Peter Sterling has joined the firm to serve as the Head of Neuberger Berman Specialty Finance. NBSF efforts will be enhanced by collaboration with Samuel Porat, Managing Director, who is responsible for alternative income strategies at Neuberger Berman as well as David Kupperman and Jeff Majit, who co-manage the firm’s hedge fund solutions team.
“NBSF is well positioned to become a global leader within specialty finance,” said Mr. Sterling. “Building the business within Neuberger Berman’s existing infrastructure gives us several competitive advantages on top of our team’s existing relationships and experience. As the alternative credit industry has matured, access to high-quality deals and strong investor partnerships will be a key ingredient to success.”

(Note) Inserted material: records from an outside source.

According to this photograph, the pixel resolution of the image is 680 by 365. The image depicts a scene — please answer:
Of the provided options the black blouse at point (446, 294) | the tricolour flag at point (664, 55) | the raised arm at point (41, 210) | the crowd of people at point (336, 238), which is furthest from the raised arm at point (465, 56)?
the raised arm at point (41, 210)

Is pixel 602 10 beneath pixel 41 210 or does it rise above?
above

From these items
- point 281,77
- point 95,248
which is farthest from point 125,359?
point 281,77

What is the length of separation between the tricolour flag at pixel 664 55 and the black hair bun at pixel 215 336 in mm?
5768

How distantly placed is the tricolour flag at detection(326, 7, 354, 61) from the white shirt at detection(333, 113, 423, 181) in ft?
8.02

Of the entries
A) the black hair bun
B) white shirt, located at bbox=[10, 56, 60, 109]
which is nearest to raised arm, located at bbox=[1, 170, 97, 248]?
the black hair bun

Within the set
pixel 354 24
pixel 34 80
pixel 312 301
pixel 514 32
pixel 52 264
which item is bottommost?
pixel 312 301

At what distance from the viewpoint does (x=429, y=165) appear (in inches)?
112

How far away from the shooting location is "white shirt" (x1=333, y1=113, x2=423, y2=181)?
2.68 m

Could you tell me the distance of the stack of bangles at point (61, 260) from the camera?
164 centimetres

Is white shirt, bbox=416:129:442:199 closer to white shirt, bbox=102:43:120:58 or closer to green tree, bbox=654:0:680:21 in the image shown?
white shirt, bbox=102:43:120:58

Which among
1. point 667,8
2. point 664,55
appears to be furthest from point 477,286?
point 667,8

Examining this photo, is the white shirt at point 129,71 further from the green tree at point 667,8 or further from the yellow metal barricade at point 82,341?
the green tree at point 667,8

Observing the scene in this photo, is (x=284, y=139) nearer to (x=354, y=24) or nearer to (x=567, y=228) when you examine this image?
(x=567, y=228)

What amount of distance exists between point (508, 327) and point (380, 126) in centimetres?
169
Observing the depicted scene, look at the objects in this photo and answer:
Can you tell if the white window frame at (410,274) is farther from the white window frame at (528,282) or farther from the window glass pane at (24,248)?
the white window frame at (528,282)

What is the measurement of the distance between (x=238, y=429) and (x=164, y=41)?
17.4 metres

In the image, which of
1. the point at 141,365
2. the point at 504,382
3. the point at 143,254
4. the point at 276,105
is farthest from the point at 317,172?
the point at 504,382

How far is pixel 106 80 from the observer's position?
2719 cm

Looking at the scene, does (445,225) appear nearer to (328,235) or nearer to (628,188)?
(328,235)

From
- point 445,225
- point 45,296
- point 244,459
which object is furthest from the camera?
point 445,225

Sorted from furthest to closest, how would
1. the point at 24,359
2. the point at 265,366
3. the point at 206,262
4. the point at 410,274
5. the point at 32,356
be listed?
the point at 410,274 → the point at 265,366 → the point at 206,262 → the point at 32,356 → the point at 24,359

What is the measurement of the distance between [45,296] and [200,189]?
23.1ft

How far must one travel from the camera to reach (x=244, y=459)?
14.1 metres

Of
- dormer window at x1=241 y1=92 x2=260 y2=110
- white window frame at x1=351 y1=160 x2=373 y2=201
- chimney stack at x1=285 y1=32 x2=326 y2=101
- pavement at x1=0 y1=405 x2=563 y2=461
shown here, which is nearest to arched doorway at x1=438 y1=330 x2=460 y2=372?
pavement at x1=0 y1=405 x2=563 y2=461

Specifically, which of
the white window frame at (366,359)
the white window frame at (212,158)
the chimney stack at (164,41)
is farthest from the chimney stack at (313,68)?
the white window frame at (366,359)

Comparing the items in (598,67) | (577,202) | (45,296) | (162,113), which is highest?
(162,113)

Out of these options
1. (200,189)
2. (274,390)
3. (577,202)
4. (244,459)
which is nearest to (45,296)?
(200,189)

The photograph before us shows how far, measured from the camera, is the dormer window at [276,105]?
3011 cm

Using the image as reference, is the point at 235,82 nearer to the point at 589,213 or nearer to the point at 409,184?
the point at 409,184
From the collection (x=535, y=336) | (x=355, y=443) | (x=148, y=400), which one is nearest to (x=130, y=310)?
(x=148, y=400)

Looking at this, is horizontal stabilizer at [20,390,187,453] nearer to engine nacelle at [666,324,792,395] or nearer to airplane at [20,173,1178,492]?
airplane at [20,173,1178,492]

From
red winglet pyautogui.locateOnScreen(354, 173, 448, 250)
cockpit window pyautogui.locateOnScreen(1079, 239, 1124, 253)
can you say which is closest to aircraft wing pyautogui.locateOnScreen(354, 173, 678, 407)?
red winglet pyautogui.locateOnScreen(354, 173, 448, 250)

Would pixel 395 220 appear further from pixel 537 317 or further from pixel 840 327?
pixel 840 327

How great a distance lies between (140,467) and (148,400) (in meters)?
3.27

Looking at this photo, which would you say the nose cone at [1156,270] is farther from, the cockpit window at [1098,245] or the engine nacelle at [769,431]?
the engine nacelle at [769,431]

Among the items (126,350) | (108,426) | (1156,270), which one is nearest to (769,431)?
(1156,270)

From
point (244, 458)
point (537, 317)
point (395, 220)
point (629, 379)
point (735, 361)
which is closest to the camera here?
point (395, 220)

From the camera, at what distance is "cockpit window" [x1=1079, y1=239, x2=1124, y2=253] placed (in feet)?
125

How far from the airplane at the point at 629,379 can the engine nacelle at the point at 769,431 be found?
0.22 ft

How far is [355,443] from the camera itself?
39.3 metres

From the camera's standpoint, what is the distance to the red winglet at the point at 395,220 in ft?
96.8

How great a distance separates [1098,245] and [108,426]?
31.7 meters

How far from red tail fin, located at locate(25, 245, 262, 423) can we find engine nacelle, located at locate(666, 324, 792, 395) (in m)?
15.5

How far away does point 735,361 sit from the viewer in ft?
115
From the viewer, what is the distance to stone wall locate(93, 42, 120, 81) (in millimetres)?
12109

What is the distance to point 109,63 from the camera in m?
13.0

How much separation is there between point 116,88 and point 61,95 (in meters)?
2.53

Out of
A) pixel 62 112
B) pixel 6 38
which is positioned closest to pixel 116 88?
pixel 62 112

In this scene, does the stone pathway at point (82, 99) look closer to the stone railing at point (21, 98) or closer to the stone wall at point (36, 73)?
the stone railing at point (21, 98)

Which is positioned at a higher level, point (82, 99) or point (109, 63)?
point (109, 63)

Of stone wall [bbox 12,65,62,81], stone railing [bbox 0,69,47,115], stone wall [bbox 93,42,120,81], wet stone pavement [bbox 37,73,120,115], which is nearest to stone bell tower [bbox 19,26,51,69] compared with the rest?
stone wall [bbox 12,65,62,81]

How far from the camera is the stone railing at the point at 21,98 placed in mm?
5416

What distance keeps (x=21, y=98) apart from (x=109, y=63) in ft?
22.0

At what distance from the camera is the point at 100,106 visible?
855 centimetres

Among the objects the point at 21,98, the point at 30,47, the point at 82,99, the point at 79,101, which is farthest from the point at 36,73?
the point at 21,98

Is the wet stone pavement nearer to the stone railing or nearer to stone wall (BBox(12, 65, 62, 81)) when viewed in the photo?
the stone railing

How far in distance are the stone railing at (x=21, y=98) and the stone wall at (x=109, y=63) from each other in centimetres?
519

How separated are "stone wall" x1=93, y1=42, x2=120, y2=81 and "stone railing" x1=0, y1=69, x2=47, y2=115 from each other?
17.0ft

Prior to joining NBSF, Peter Sterling ran alternative lending at Coastland Capital (“Coastland”) and served as its President. At Coastland, Mr. Sterling formulated the investment strategy and deployed several hundred million dollars while developing deep sourcing relationships from the venture, commercial banking, and private investment communities. Mr. Sterling has also invested in commercial and consumer non-performing loan portfolios and was previously a credit arbitrage portfolio manager at several hedge funds including Marin Capital, KBC Alternative Investments, and was initially hired into D.E. Shaw’s Financial Products group.
“We see quite a few investment opportunities with the potential to earn attractive returns with a significant yield component,” said Samuel Porat. “The technological forces that are disrupting the travel, media, retail and other industries are also changing the way we bank and access capital. We feel that this growing trend that can continue at a sustainably rapid pace,” said David Kupperman.